Optimizing the Robots.txt file for Google

by Janeth Kent Date: 21-03-2024 seo

The Robots.txt file serves to give information to Googlebot and other robots that crawl the Internet about the pages and files that should be indexed on our website. Although it is not essential, the Robots.txt file is of great help to Google and other crawling robots when indexing our page, so it is very important that it is configured correctly.

1 Robots.txt file location
2 Types of robots that can visit our website
3 Editing the Robots.txt file
4 Recommendations for the Robots.txt file
5 Alternative: Using the meta robots meta tag

1. Robots.txt file location

The Robots.txt file must be created in the root directory of our website and, as its name indicates, it is a simple text file with a .txt extension. We must make sure that it has public read permissions so that it is possible to access it from the outside, for example, permissions 664.

In case the file does not exist on our website, we must access via FTP to our server and create it. There are Plugins for the most used CMS like Drupal or WordPress that create and configure this file for us in case it does not exist.

2. Types of robots that can visit our website

Although Google's Googlebot is the most popular crawler bot, it is also worth considering the Bingbot of the Bing search engine, the Russian Yandexbot, the Yahoo Slurp, the Alexa bot (ia_archiver) or the Chinese search engine BaiduSpider.

There are also other bots with more specific functionalities such as Googlebot-image, in charge of crawling and indexing exclusively the images of websites.

There are many crawler bots and many of them do not crawl our website with good intentions, as they can be from bots looking for security holes to content extraction programs to duplicate our website.

3. Editing the Robots.txt file

It is very important to keep in mind that, by default, all the pages of a website will be indexable. Through the Robots.txt file we can give some guidelines to the different bots that visit us to tell them what content they can access and what they should not crawl.
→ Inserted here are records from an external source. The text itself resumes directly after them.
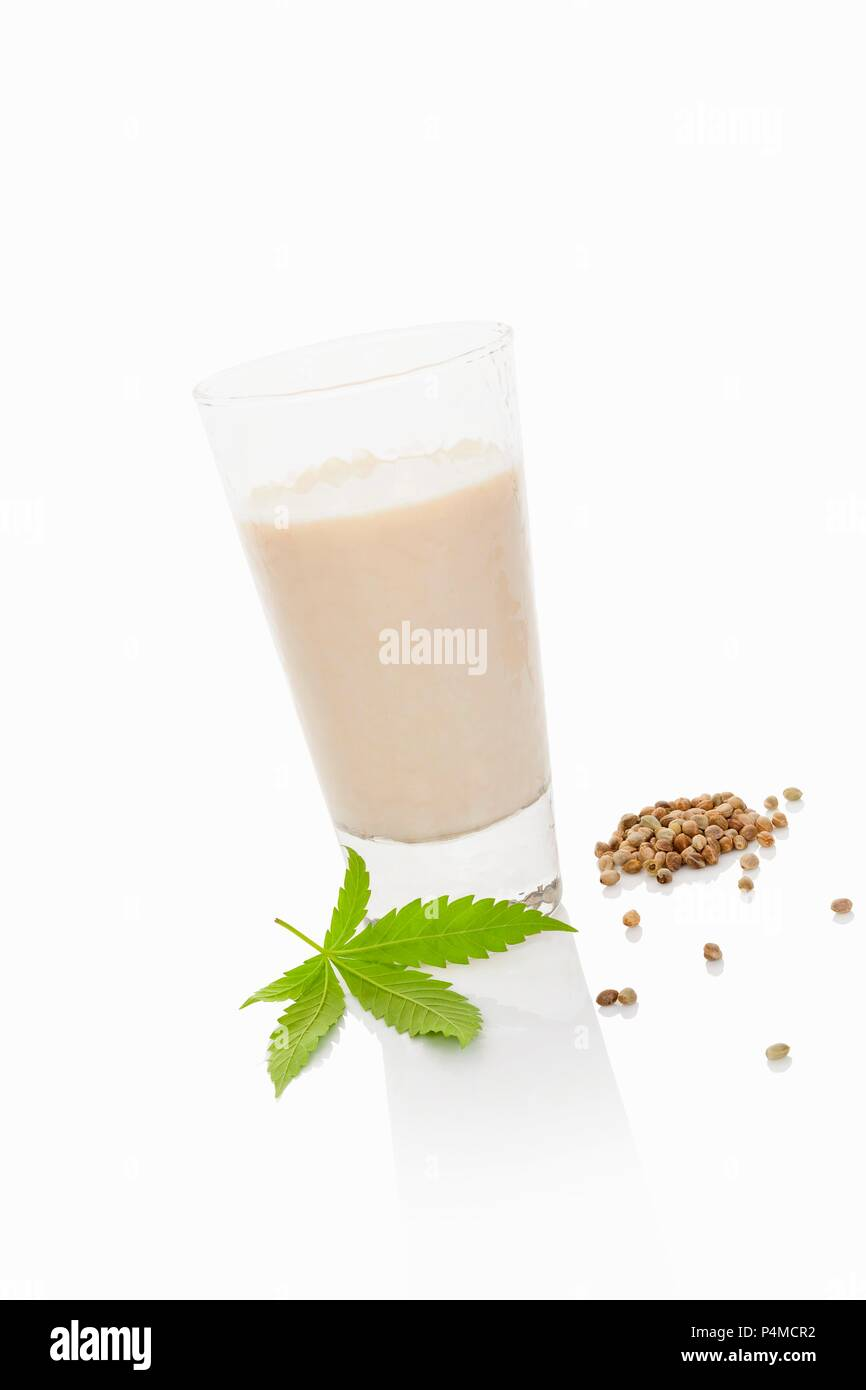 A glass of hemp milk on a white surface Stock Photo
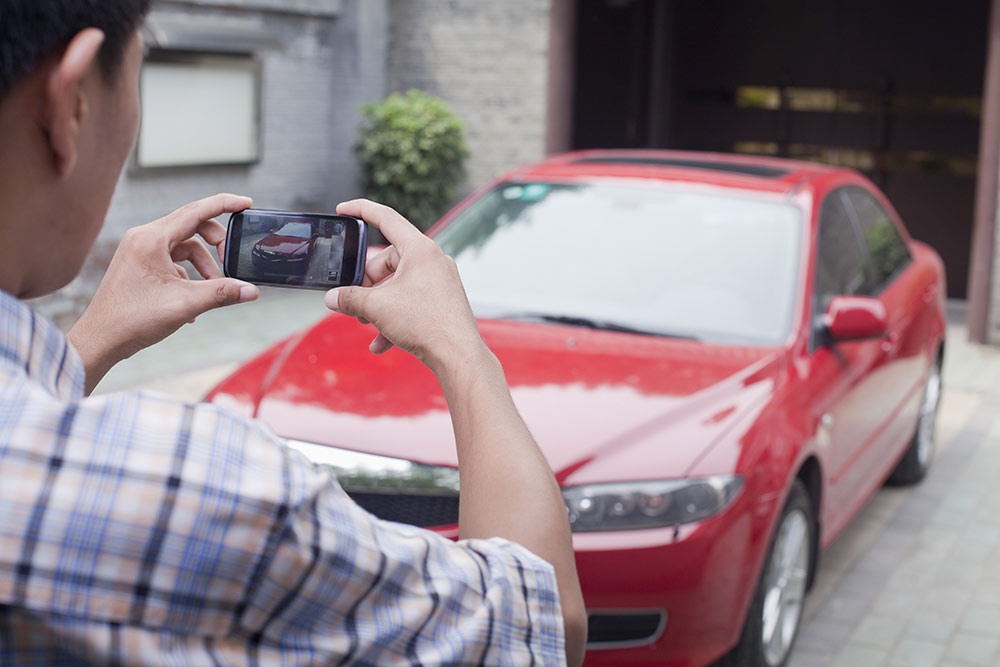 Man on smartphone taking picture of car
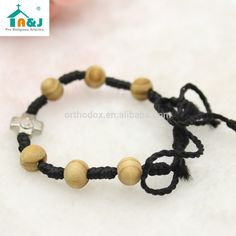 Olive Wood Beads Knotted Thread Rosary Bracelet , Find Complete Details about Olive Wood Beads Knotted Thread Rosary Bracelet,Olive Wood Rosary Bracelet,Knotted Thread Rosary Bracelet,Olive Wood Knotted Rosary Bracelet from -Ningbo Zhenrong Int'l Trading Ltd. Supplier or Manufacturer on Alibaba.com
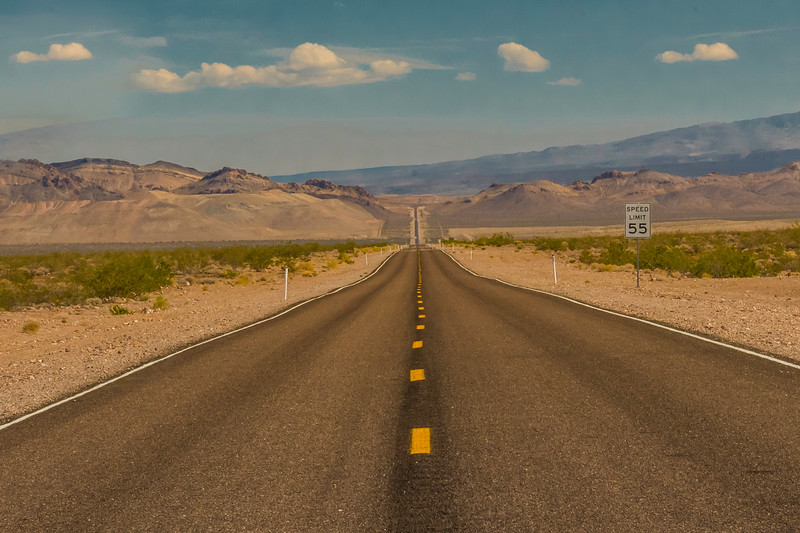 """The long and winding road heading out of Death Valley, toward Rhyolite Ghost Town.  This image was taken just before we approached the spot known as """"Area 51."""""""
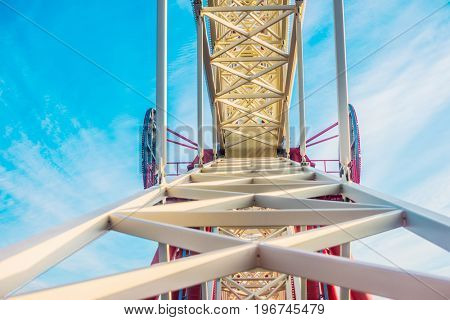 ferry wheel in park against blue sky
We can do all this through a few simple basic commands:

User-agent: Used to indicate the robot to which the rules to be defined below will be applied.
Syntax: User-agent: BotName
Example: User-agent: Googlebot

Disallow: Used to indicate to the robots that they should not crawl the URL or URLs that match the pattern defined below.
Syntax: Disallow: Pattern
Example: Disallow: /comments

Allow: Used to tell robots that they should crawl the URL or URLs that match the pattern defined below. Allow instructions take precedence over Disallow instructions, so if we define a page or pages to be indexable with Allow, they will always be indexable even if some of them are included in another Disallow instruction.

Syntax: Allow: Pattern
Example: Allow: /readme.html
Sitemap: Used to specify where the sitemap of our website is located.
Syntax: Sitemap: UrlofSitemap
Example: Sitemap: http://www.ma-no.org/sitemap.xml

When specifying patterns, there are a number of special characters. We will first see what these characters are and then explain how they are used by means of some examples.

*: The asterisk is a wildcard that is equivalent to any character or set of characters.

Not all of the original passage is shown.